- [Data shown]:
= = = = = = =
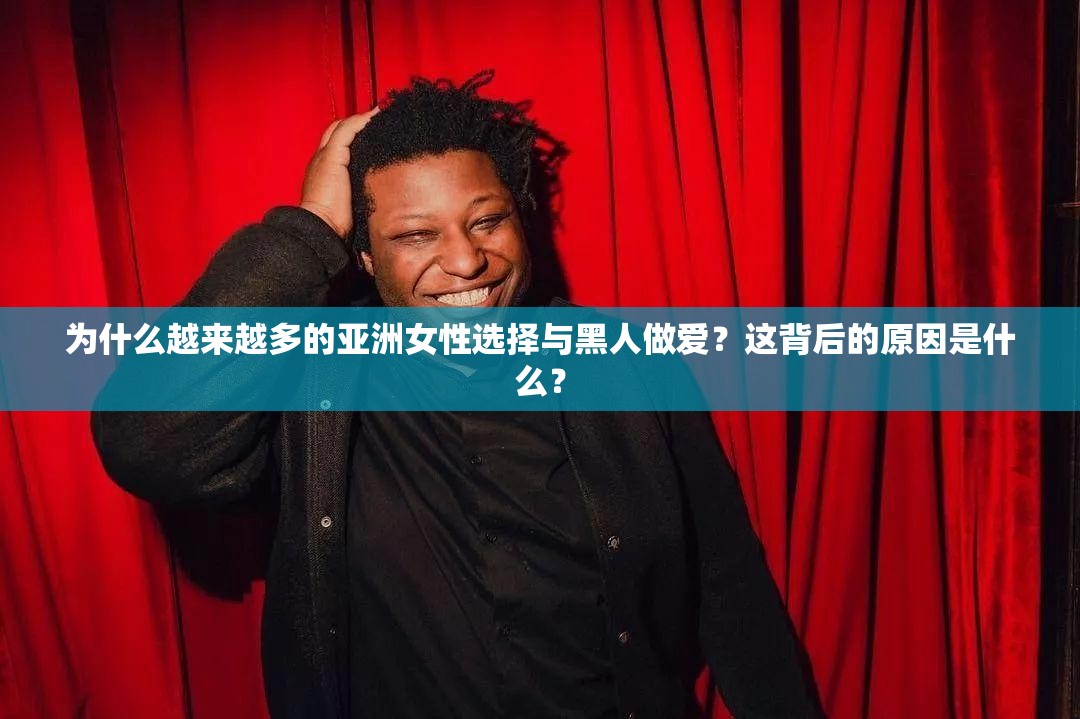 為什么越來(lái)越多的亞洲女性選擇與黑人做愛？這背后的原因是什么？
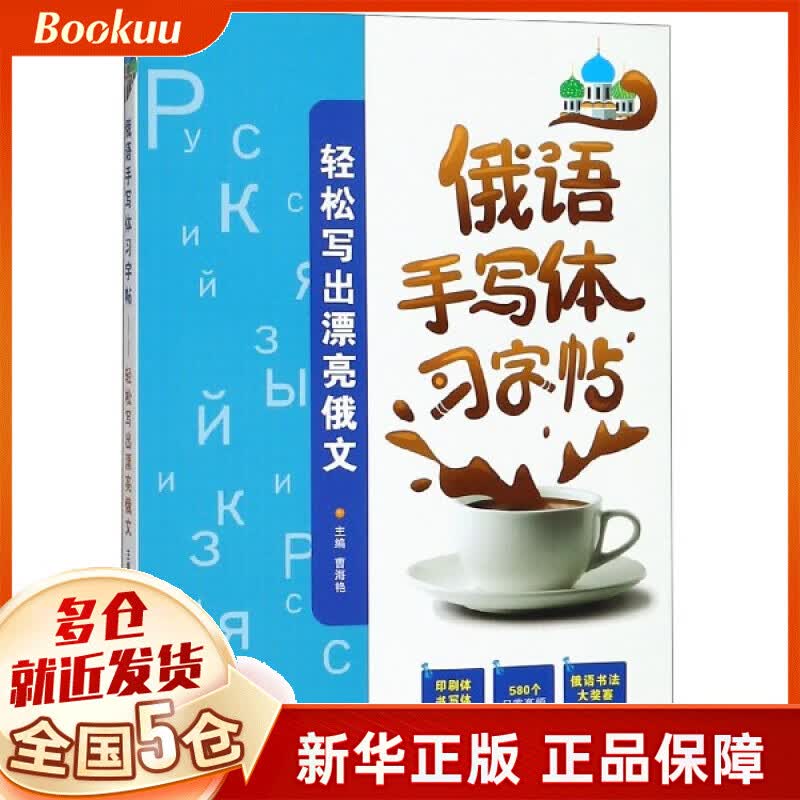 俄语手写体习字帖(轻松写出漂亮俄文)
= = = = = = =
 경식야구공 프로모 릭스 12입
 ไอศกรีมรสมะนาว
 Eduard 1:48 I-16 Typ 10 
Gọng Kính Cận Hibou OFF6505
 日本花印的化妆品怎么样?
= = = = = = =
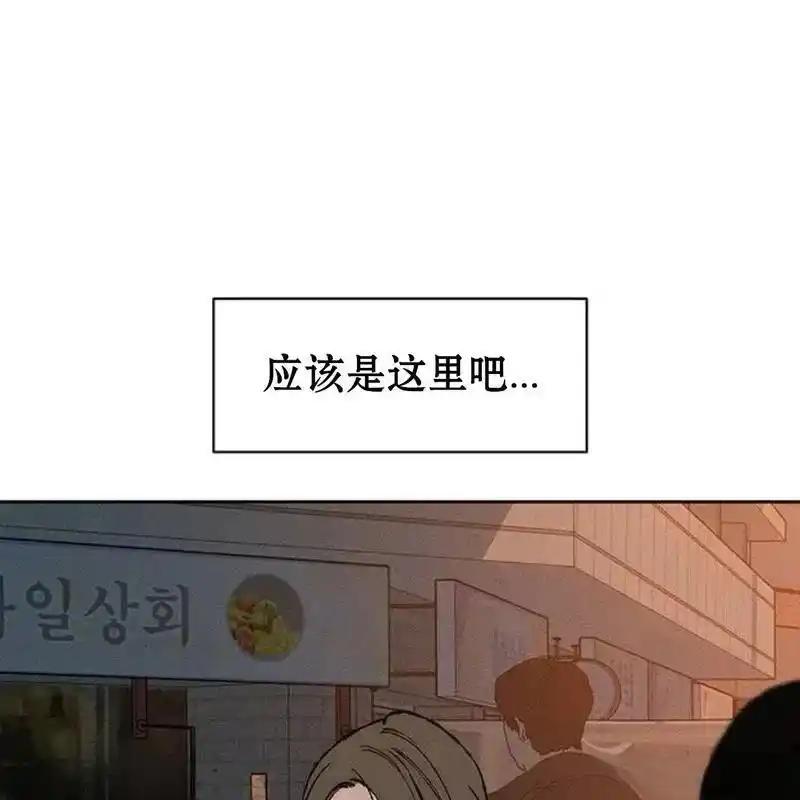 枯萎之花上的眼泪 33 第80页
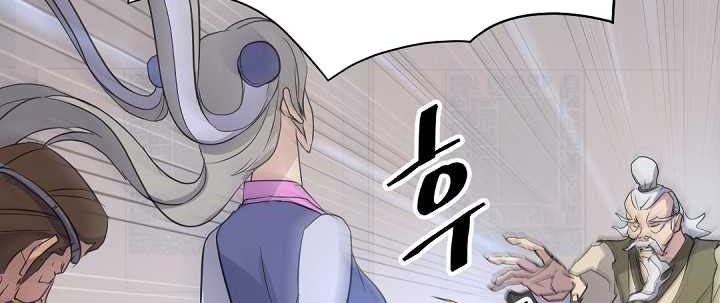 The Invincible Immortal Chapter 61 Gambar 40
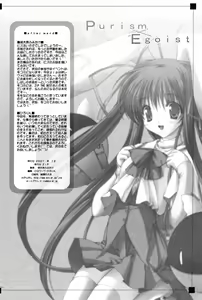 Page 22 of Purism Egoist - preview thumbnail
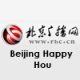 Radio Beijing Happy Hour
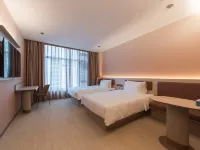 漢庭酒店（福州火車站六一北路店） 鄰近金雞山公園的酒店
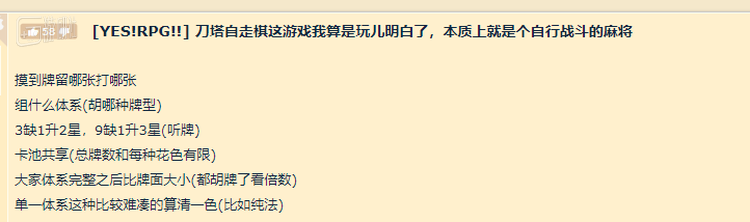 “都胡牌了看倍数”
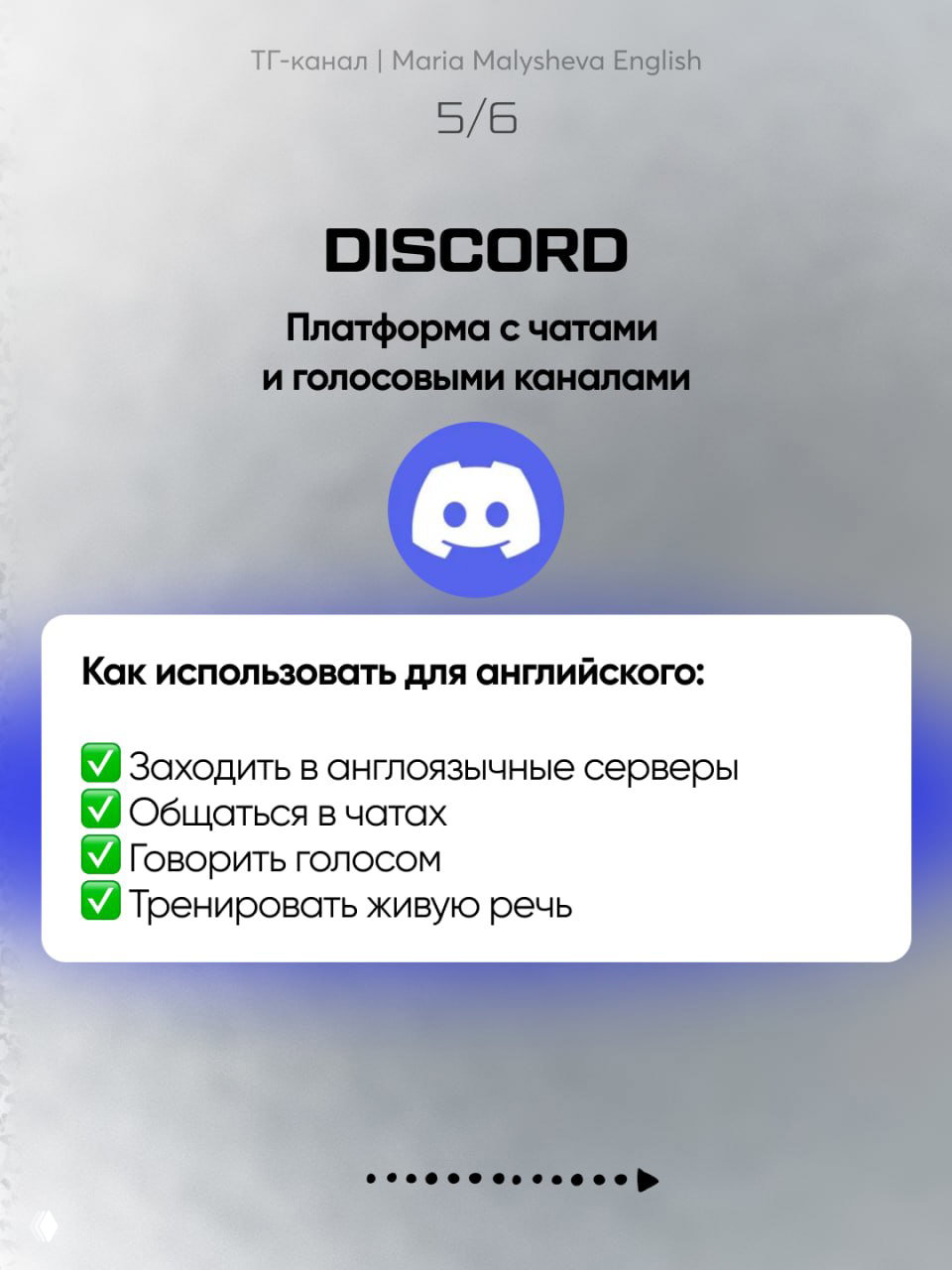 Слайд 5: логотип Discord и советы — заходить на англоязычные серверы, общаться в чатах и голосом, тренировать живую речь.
= = = = = = =
- [Work to be completed]:
Write back the stretch of lines above that begins with the line holding "Page 22 of Purism Egoist - preview thumbnail" and ends with the line holding "Слайд 5: логотип", both included, exactly as written. Pictures stay out.

- [Result of the task]:
 Page 22 of Purism Egoist - preview thumbnail
 Radio Beijing Happy Hour
 漢庭酒店（福州火車站六一北路店） 鄰近金雞山公園的酒店
 “都胡牌了看倍数”
 Слайд 5: логотип Discord и советы — заходить на англоязычные серверы, общаться в чатах и голосом, тренировать живую речь.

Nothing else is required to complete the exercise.